# Need encouragement re: NC



## mtn.lioness (Oct 29, 2013)

I am really trying. In fact I was able to ignore 2 calls. It was the third one where I caved. Any tips to help me continue to maintain NC? I really want to move on. Our conversations are pointless, he wants me to forgive him and I'm not trying to work things out. I want to move on. I was fine for a few weeks, but now... he's coming at me very persistently.


----------



## GotLifeBack (Sep 12, 2013)

mtn.lioness said:


> I am really trying. In fact I was able to ignore 2 calls. It was the third one where I caved. Any tips to help me continue to maintain NC? I really want to move on. Our conversations are pointless, he wants me to forgive him and I'm not trying to work things out. I want to move on. I was fine for a few weeks, but now... he's coming at me very persistently.


It's difficult to encourage NC as it's a very simple concept.

All I can say really is stay strong, and things will get easier in time.

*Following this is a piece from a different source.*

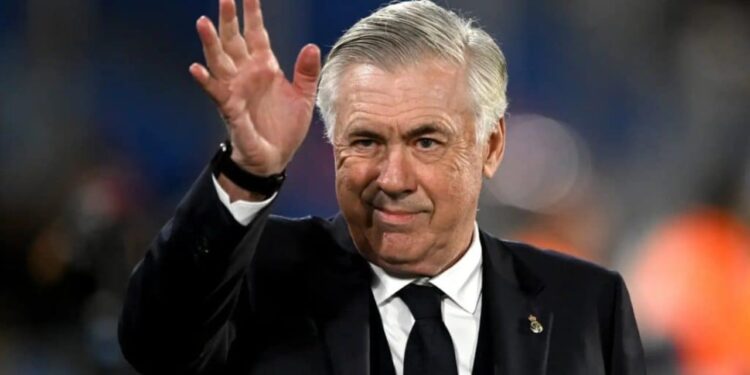 Carlo Ancelotti në fokus: Italiani synon Kupën e Botës me Brazilin, duke theksuar se është te ekipi më i suksesshëm në histori.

If you don't have children, you could block his number.


----------



## vi_bride04 (Mar 28, 2012)

1. Turn off your phone
2. block his number if you don't have kids
3. Set a different ringtone for him when he calls so you know its him calling before even answering your phone
4. Everytime he wants to engage you remember it is for his benefit, he doesn't care what is best for you. He doesn't respect you, or he would give you the space you are asking for
5. Think about how much you will feel like sh!t after talking to him
6. He's a liar so how can you even believe what he spews out of his mouth? Actions, dear. Where are the actions?


----------